C. A. L. Tre-dw-ll.—I. That "chosen companion" idea of yours interests us exceedingly. We presume that you have been attending the lectures of the Eugenics Society. II. Ask Professor Garrow.
P. B-r-b-dg.—It is absolutely useless your denying the fact. We have prooof positive. Don't be down-hearted, though; all of us have erred and gone astray at some time.
G. M. Cl-gh-rn.—The Elements of Bookkeeping, published in the A.B.C. series, by Stalky & Co., would, we believe, serve your purpose very satisfactorily.
page 76Prof. M-ck-nz-e.—I. The story you tell has a really classical flavour. It reminds us very much of the class of joke of which Sterne was so fond. II. Yes, we. agree. Expurgated editions should be consigned to Hades.
Prof-ss-r L-by.—Yes, conversaziones are clever advertising dodges. You can never tell what silly fool may give you £50 if you only tickle him the right way.

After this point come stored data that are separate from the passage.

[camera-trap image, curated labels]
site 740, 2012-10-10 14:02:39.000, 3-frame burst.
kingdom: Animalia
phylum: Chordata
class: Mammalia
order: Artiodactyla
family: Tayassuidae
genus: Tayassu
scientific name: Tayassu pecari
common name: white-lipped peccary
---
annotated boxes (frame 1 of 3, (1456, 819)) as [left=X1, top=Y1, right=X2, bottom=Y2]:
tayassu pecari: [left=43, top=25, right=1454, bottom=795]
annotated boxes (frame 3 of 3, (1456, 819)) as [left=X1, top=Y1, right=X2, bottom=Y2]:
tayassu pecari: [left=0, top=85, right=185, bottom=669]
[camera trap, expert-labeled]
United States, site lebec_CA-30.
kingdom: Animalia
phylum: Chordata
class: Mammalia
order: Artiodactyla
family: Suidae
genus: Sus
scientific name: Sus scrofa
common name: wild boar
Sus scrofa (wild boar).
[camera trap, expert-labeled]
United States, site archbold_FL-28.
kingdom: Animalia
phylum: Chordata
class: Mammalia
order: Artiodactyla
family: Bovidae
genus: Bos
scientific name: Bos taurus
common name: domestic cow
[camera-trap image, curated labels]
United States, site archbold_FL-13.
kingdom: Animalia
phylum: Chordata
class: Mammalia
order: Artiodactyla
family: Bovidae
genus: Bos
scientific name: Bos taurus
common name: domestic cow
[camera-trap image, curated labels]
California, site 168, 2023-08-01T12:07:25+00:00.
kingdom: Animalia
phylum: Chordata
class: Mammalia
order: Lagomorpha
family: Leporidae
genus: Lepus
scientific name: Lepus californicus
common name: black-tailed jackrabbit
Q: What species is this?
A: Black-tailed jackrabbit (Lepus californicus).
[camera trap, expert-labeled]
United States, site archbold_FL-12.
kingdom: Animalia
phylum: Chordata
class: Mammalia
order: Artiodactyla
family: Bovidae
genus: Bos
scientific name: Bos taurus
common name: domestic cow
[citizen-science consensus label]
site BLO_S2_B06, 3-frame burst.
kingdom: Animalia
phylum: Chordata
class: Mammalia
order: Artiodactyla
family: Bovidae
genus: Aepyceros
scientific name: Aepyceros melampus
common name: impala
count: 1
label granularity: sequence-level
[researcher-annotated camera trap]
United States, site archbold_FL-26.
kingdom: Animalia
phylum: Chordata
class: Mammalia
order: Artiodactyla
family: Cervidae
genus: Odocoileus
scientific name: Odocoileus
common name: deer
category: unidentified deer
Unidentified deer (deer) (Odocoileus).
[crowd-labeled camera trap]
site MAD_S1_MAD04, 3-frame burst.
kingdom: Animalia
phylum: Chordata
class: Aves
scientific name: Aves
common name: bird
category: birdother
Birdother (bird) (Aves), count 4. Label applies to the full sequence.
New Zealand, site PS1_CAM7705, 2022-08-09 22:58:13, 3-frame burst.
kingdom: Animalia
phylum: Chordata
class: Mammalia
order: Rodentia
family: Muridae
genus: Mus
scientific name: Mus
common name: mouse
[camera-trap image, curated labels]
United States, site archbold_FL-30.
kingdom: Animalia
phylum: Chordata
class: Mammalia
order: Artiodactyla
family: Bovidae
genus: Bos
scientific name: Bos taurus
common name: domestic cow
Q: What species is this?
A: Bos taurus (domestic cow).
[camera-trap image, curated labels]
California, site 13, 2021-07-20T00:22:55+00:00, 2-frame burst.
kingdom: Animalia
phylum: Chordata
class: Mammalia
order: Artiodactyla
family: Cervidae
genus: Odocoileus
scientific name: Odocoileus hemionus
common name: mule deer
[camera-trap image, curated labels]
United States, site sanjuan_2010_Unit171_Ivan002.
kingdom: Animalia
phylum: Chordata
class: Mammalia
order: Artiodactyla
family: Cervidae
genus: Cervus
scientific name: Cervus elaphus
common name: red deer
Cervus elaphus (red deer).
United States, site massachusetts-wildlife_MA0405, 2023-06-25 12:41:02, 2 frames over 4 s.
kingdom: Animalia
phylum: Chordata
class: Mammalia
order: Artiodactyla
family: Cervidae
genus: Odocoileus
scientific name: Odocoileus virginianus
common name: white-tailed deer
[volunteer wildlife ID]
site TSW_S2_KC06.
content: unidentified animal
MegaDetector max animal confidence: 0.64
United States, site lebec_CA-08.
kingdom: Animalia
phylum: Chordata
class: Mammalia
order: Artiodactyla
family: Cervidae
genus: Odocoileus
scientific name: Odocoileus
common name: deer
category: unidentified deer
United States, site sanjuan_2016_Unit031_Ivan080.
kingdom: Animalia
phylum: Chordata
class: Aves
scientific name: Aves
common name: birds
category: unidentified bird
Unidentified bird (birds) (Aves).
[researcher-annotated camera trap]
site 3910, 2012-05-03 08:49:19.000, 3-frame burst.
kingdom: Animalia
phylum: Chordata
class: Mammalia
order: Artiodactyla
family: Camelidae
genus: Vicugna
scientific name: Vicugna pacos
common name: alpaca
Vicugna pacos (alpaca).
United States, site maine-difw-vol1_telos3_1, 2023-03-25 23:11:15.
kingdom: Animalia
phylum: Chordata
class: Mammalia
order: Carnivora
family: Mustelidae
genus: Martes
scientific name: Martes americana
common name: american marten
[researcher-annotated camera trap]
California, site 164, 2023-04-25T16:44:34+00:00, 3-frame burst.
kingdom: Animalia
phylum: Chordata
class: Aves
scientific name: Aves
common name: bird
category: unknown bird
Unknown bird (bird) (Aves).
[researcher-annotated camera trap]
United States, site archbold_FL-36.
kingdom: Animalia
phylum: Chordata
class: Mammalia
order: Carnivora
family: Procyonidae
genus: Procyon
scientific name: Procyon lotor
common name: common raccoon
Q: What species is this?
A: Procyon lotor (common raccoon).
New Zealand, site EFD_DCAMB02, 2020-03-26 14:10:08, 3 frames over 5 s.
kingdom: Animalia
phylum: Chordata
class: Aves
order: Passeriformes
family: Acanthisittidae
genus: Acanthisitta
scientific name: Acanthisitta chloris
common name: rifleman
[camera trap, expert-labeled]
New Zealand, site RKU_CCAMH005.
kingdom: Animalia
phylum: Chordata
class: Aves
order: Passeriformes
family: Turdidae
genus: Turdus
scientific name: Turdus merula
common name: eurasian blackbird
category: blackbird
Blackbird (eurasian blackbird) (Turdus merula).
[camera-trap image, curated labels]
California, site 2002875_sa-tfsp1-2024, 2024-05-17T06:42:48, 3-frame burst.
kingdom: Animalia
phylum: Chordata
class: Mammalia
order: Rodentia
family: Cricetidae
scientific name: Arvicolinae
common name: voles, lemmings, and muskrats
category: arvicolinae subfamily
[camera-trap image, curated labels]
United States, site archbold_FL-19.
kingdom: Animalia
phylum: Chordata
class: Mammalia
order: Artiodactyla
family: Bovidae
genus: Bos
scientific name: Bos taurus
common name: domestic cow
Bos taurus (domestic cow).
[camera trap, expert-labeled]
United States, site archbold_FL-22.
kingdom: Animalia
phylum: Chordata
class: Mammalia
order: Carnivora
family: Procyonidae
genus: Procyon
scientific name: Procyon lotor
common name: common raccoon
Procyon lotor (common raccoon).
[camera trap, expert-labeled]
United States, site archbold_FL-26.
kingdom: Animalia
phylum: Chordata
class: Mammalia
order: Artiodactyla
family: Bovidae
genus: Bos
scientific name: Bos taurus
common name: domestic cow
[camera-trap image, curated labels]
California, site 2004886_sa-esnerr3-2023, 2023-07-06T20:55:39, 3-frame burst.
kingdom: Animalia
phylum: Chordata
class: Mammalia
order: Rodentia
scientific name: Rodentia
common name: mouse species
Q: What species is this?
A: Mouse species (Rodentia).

S. A. B-rn-tt.—Right for once. "If a man is born after his wife's death, the remainder certainly will not vest." The class laughed, did it? Well, so did we.
S. Ei-ch-l—m.—Every dog has his day. Your case is a kind of arithmetical progression: Senior, 2A, 2B; we have worked it out and find that in the year 1915 you will probably get a game for 3B—during the vacation. Your ode, entitled "Facilis Descensus," is too full of fierce invective, bitter personality, morbid introspection and suicidal gloom.